→ **DATA FOR THIS EXERCISE**:
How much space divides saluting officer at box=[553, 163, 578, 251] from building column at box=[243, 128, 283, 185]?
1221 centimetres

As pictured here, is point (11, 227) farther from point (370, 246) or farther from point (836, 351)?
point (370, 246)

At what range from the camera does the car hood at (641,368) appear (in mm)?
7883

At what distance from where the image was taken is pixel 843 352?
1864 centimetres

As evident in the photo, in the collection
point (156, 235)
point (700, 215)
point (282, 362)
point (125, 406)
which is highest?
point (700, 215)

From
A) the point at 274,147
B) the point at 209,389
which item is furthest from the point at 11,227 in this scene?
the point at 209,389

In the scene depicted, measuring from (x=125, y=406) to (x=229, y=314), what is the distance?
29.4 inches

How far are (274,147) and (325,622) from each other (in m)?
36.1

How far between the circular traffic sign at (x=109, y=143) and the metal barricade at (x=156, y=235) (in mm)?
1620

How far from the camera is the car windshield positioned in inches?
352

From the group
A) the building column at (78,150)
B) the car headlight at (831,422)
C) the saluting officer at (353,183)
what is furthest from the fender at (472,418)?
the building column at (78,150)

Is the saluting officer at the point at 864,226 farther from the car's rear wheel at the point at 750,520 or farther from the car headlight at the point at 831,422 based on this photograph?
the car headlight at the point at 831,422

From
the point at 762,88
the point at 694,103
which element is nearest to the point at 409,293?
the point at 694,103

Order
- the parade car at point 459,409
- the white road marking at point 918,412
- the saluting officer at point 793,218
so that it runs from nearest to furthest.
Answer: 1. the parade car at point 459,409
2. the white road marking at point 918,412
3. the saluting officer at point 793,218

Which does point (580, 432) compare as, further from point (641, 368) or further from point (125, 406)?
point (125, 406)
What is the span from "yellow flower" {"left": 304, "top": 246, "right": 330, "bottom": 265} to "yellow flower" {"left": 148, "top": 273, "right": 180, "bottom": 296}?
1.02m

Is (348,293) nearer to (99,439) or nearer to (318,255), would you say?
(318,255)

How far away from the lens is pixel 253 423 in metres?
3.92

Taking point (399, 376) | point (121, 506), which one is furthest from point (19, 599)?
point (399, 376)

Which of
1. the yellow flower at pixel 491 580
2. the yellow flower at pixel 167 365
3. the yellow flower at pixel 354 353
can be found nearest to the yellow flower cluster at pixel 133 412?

→ **WHAT IS EXPECTED**:
Print every record exactly as it was given.

→ **FULL ANSWER**:
How much space divides saluting officer at box=[553, 163, 578, 251] from building column at box=[243, 128, 283, 185]?
1221 centimetres

As pictured here, is point (11, 227) farther from point (370, 246) or farther from point (836, 351)?
point (370, 246)

At what range from the camera does the car hood at (641,368) appear (in mm)?
7883

At what distance from where the image was taken is pixel 843 352?
1864 centimetres

As evident in the photo, in the collection
point (156, 235)
point (700, 215)
point (282, 362)
point (125, 406)
which is highest?
point (700, 215)

From
A) the point at 274,147
B) the point at 209,389
which item is furthest from the point at 11,227 in this scene?
the point at 209,389

In the scene depicted, measuring from (x=125, y=406) to (x=229, y=314), what is the distance?
29.4 inches

How far are (274,147) and (325,622) from each other (in m)?
36.1

How far between the circular traffic sign at (x=109, y=143) and the metal barricade at (x=156, y=235) (in mm)?
1620

How far from the camera is the car windshield positioned in inches?
352

From the group
A) the building column at (78,150)
B) the car headlight at (831,422)
C) the saluting officer at (353,183)
what is furthest from the fender at (472,418)?
the building column at (78,150)

Is the saluting officer at the point at 864,226 farther from the car's rear wheel at the point at 750,520 or farther from the car headlight at the point at 831,422 based on this photograph?
the car headlight at the point at 831,422

From
the point at 762,88
the point at 694,103
which element is nearest to the point at 409,293?
the point at 694,103

Order
- the parade car at point 459,409
- the white road marking at point 918,412
- the saluting officer at point 793,218
so that it runs from nearest to furthest.
Answer: 1. the parade car at point 459,409
2. the white road marking at point 918,412
3. the saluting officer at point 793,218

Which does point (580, 432) compare as, further from point (641, 368) or further from point (125, 406)?
point (125, 406)
What is the span from "yellow flower" {"left": 304, "top": 246, "right": 330, "bottom": 265} to "yellow flower" {"left": 148, "top": 273, "right": 180, "bottom": 296}?
1.02m

Is (348,293) nearer to (99,439) or nearer to (318,255), would you say?
(318,255)

How far away from the lens is pixel 253 423 in metres?
3.92

Taking point (399, 376) | point (121, 506), which one is furthest from point (19, 599)?
point (399, 376)

Which of
1. the yellow flower at pixel 491 580
2. the yellow flower at pixel 167 365
3. the yellow flower at pixel 354 353
can be found nearest to the yellow flower cluster at pixel 133 412?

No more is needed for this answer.